Point monitoring solutions do a good job of focusing on specific areas but are myopic and ineffective when it comes to understanding the overall picture. They also result in tool sprawl. A consolidated service assurance platform that reduces the number of monitoring tools brings about efficiencies of both scale and operation.
From a monitoring perspective, effective event management is necessary to avoid getting snowed by the tsunami of alerts in order to rapidly focus on the most material aspects of a problem.
Platforms that have advanced analytical capabilities can even help by getting ahead of a problem before it occurs. They can trigger actions even as service degradation occurs and proactively bring focus onto a problem before it results in an full-fledged service outage.
Business Service Intelligence – Rather than highlighting issues in the underlying infrastructure, business service monitoring enables IT Ops teams to prioritize and address issues quickly based on the impact to the business. It works by tying business services to the underlying infrastructure components. As issues are detected in the infrastructure, the impact can be ascertained in terms of performance and availability, providing real time situational awareness into the associated business services.
Streamlined Workflow Management – Service assurance platforms that have embedded assurance processes can provide optimization of change, incident and problem management workflows.
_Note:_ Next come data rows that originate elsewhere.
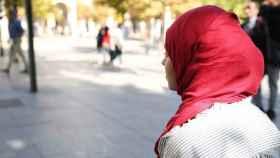 Un juez condenó a Acciona en febrero por vetar a una trabajadora con velo islámico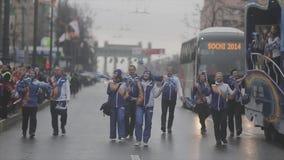 Pom del pom de la sacudida de los voluntarios que camina megabus Raza de retransmisión de llama olímpica de Sochi en St Petersbur almacen de video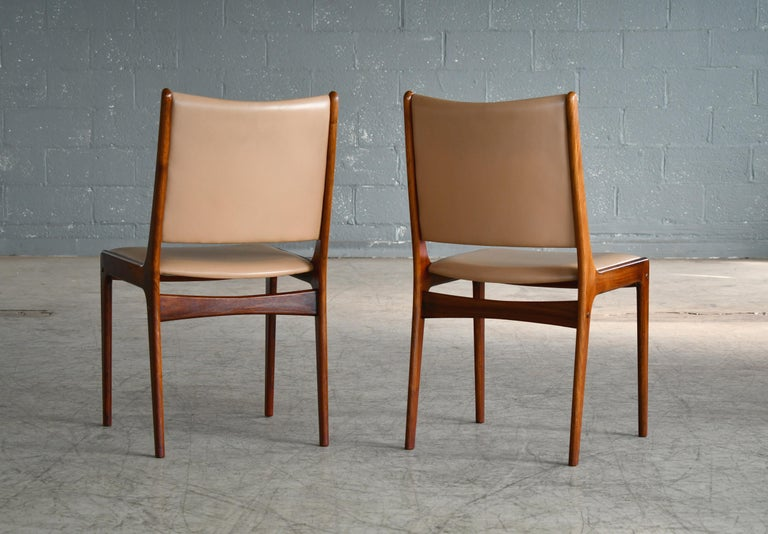 Set of Eight Danish Dining Chairs in Rosewood and Tan Leather by Johs Andersen For Sale 5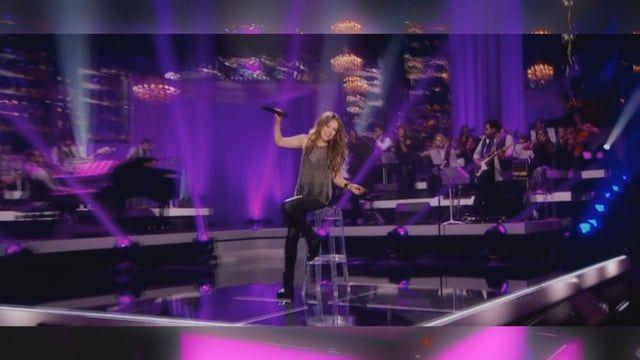 """Thalía performing Tómame O Déjame. (C) 2013 Sony Music Entertainment US Latin LLC Música """"Tómame O Déjame"""" de Thalía (Google Play • iTunes) Darwin Axel Remix B. Castañeda Video Re-Edit"""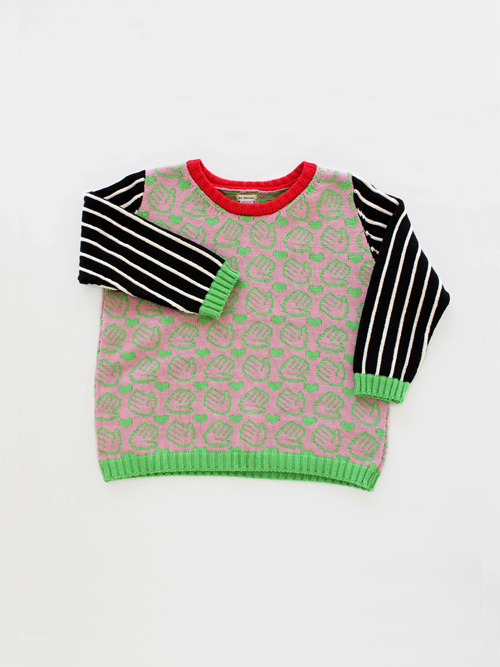 PLEASE. *__*  Annie Larson sweater
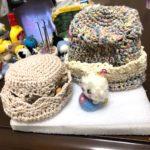 編み巾着を逆さまにしたら、可愛らしい帽子に?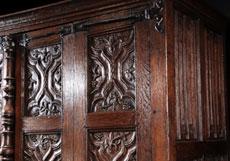 Detail images: Seltener spätgotischer Eichenschrank
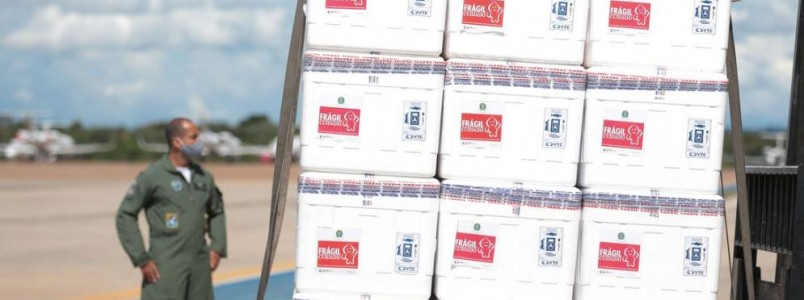Minas espera receber, em 7 dias, mais 800 mil doses de vacinas, entre Janssen, AstraZeneca e Pfizer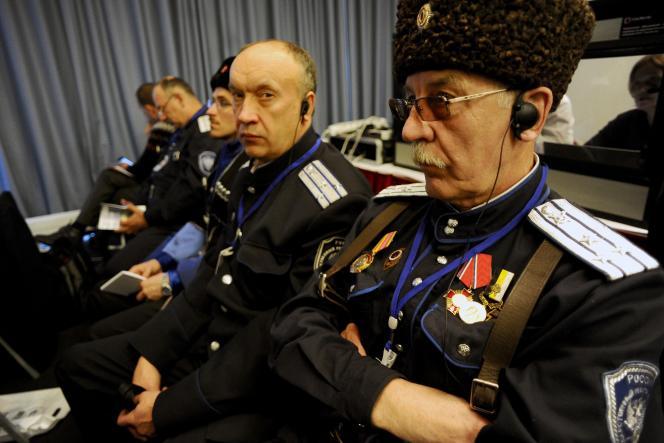 Des Cosaques présents au «forum international» de militants d'extrême droite organisé à Saint-Pétersbourg, le 22mars.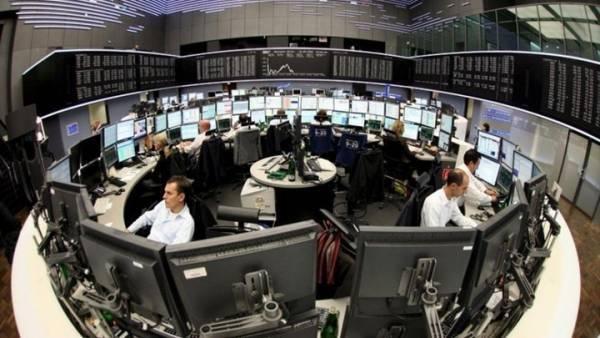 Μικτή η εικόνα των ευρωαγορών, με μάκρο και εταιρικά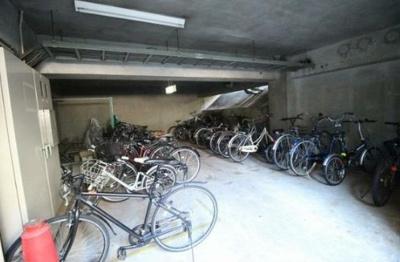 千歳烏山ロイヤルマンションの駐輪場です。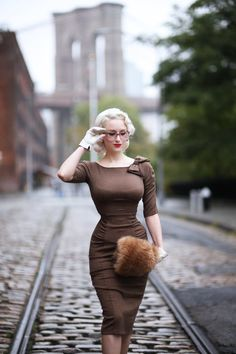 Glasses can be an adorable accessory, especially when your outfit is a little inspired by the bombshell of bombshells! Vintage Outfits, Vintage Dresses, Stop Staring Dresses, Retro Fashion, Vintage Fashion, Divas, Vintage Mode, Classy Women, Sexy Hot Girls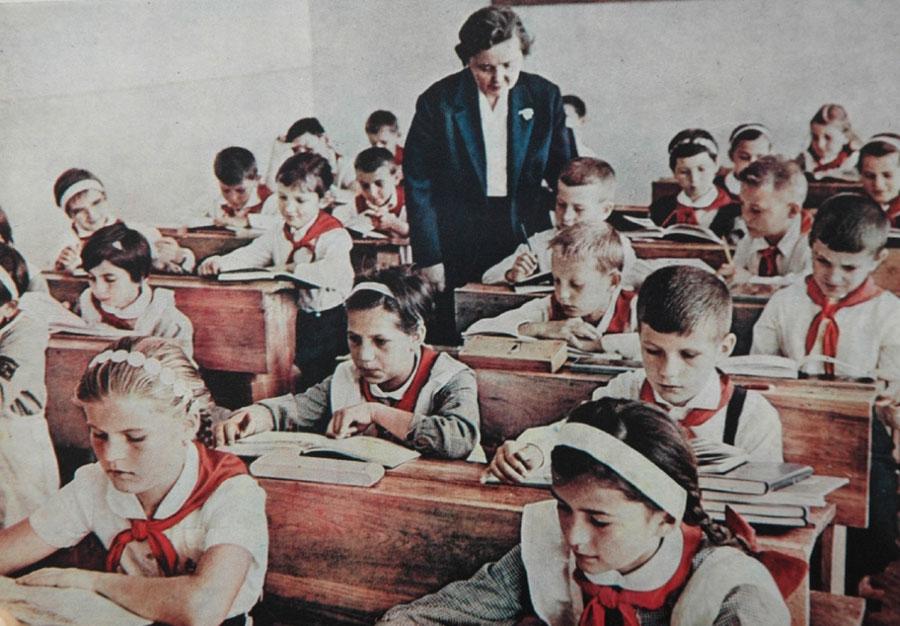 Elevul în perioada comunistă trebuia să respecte un set de norme şi obligaţii care acum par desuete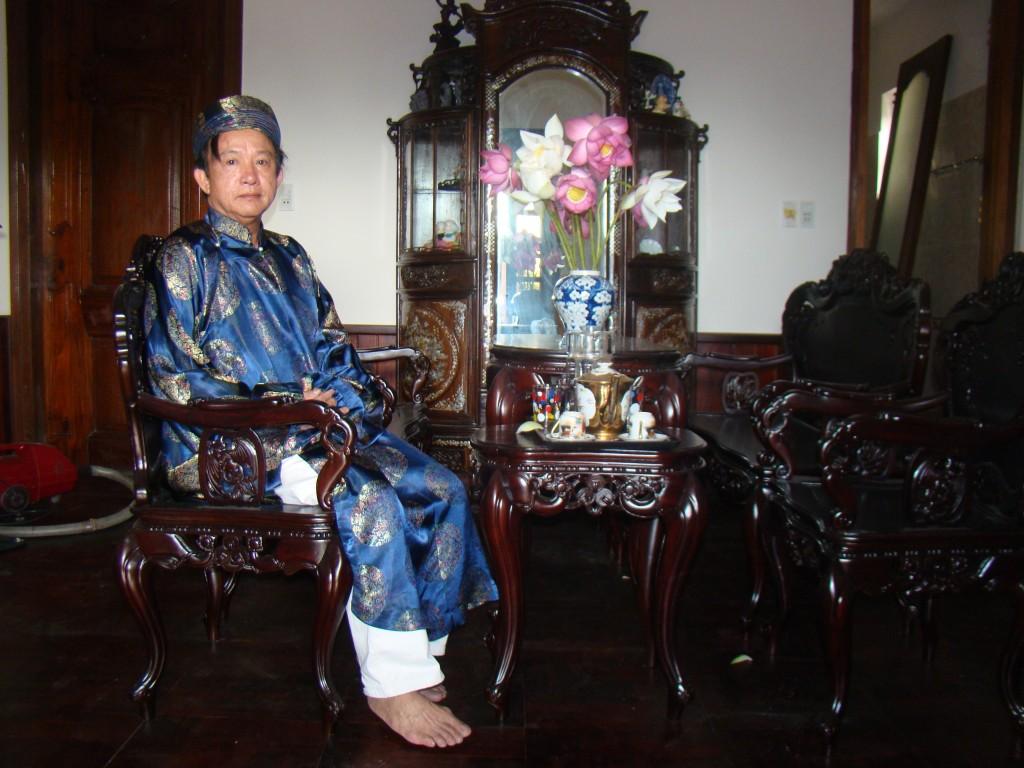 M. Nguyen, l'ancien directeur du Centre de préservation des patrimoines de Hue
They reduce the number of hand-offs and facilitate cross-functional efficiencies.
Automations can play a big role in reducing aspects of operations management by eliminating repeatable tasks. They can bring about other operational efficiencies, such as verifying and validating root causes before activating remediation. Coupled with knowledge bases and playbooks, automations can be used to provide remediation information and in some cases even execute them to improve reaction times.
Advanced Visualizations and Insights – Service assurance platforms have a wealth of information on the real time state and availability of the infrastructure. Visualization capabilities including dashboards, reports and more advanced representations make it possible to take this information and provide a holistic view of system health. With the insights driven by business service monitoring, it is possible to share more relevant information with non-IT business stakeholders about the health of the services they provide and depend upon.
The digital transformation of modern business has disrupted the established service delivery model. Your job is now to keep pace and continue to manage the value generated, the productivity of your teams and, subsequently, the business outcomes.
With a comprehensive service assurance strategy that addresses the people, processes and tools used, you will be prepared to deliver a high level of service to the customer.